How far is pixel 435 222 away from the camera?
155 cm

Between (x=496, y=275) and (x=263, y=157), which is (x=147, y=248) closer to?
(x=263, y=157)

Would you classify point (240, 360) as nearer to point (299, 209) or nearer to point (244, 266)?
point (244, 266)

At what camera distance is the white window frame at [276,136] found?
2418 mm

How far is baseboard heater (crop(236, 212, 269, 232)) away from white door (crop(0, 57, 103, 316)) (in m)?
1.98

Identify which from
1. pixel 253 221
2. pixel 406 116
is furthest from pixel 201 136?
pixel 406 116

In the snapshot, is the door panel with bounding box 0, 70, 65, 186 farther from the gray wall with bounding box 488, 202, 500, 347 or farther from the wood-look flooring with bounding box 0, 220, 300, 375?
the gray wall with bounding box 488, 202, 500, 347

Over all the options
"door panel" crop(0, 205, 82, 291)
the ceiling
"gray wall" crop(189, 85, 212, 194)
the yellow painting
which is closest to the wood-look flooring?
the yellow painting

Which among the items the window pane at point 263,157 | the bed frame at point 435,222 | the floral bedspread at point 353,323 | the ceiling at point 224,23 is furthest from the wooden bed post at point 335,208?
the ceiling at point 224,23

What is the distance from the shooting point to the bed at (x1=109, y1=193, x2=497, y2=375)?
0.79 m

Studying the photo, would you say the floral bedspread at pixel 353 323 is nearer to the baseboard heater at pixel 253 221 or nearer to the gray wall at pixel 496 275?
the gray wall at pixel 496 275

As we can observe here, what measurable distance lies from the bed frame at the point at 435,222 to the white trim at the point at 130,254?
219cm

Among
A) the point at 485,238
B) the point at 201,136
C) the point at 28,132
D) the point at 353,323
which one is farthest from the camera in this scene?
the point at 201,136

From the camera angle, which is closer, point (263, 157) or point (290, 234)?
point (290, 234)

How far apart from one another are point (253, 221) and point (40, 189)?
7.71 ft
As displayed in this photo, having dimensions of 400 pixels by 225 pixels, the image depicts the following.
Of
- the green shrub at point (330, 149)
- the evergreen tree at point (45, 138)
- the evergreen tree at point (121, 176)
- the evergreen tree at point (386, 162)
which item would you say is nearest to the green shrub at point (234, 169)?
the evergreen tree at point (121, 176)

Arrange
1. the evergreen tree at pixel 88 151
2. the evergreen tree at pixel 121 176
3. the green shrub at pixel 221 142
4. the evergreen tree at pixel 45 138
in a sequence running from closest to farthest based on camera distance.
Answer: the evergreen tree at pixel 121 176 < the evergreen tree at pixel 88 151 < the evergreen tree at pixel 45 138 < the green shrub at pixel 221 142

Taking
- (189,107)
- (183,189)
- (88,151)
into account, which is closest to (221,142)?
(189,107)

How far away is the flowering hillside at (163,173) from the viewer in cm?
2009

# # # # # # #

▸ Aufgabe
Gib sämtliche Zeilen oben als JSON-Liste von Zeichenketten wieder, mit einem Eintrag pro Zeile. Leerzeilen entfallen.

▸ Ausgabe
[
  "How far is pixel 435 222 away from the camera?",
  "155 cm",
  "Between (x=496, y=275) and (x=263, y=157), which is (x=147, y=248) closer to?",
  "(x=263, y=157)",
  "Would you classify point (240, 360) as nearer to point (299, 209) or nearer to point (244, 266)?",
  "point (244, 266)",
  "At what camera distance is the white window frame at [276,136] found?",
  "2418 mm",
  "How far is baseboard heater (crop(236, 212, 269, 232)) away from white door (crop(0, 57, 103, 316)) (in m)?",
  "1.98",
  "Identify which from",
  "1. pixel 253 221",
  "2. pixel 406 116",
  "is furthest from pixel 201 136?",
  "pixel 406 116",
  "In the snapshot, is the door panel with bounding box 0, 70, 65, 186 farther from the gray wall with bounding box 488, 202, 500, 347 or farther from the wood-look flooring with bounding box 0, 220, 300, 375?",
  "the gray wall with bounding box 488, 202, 500, 347",
  "Over all the options",
  "\"door panel\" crop(0, 205, 82, 291)",
  "the ceiling",
  "\"gray wall\" crop(189, 85, 212, 194)",
  "the yellow painting",
  "which is closest to the wood-look flooring?",
  "the yellow painting",
  "Which among the items the window pane at point 263,157 | the bed frame at point 435,222 | the floral bedspread at point 353,323 | the ceiling at point 224,23 is furthest from the wooden bed post at point 335,208?",
  "the ceiling at point 224,23",
  "What is the distance from the shooting point to the bed at (x1=109, y1=193, x2=497, y2=375)?",
  "0.79 m",
  "Studying the photo, would you say the floral bedspread at pixel 353 323 is nearer to the baseboard heater at pixel 253 221 or nearer to the gray wall at pixel 496 275?",
  "the gray wall at pixel 496 275",
  "As we can observe here, what measurable distance lies from the bed frame at the point at 435,222 to the white trim at the point at 130,254?",
  "219cm",
  "Among",
  "A) the point at 485,238",
  "B) the point at 201,136",
  "C) the point at 28,132",
  "D) the point at 353,323",
  "which one is farthest from the camera in this scene?",
  "the point at 201,136",
  "From the camera angle, which is closer, point (263, 157) or point (290, 234)?",
  "point (290, 234)",
  "How far apart from one another are point (253, 221) and point (40, 189)?",
  "7.71 ft",
  "As displayed in this photo, having dimensions of 400 pixels by 225 pixels, the image depicts the following.",
  "Of",
  "- the green shrub at point (330, 149)",
  "- the evergreen tree at point (45, 138)",
  "- the evergreen tree at point (121, 176)",
  "- the evergreen tree at point (386, 162)",
  "which item would you say is nearest to the green shrub at point (234, 169)?",
  "the evergreen tree at point (121, 176)",
  "Arrange",
  "1. the evergreen tree at pixel 88 151",
  "2. the evergreen tree at pixel 121 176",
  "3. the green shrub at pixel 221 142",
  "4. the evergreen tree at pixel 45 138",
  "in a sequence running from closest to farthest based on camera distance.",
  "Answer: the evergreen tree at pixel 121 176 < the evergreen tree at pixel 88 151 < the evergreen tree at pixel 45 138 < the green shrub at pixel 221 142",
  "Taking",
  "- (189,107)",
  "- (183,189)",
  "- (88,151)",
  "into account, which is closest to (221,142)?",
  "(189,107)",
  "How far away is the flowering hillside at (163,173) from the viewer in cm?",
  "2009"
]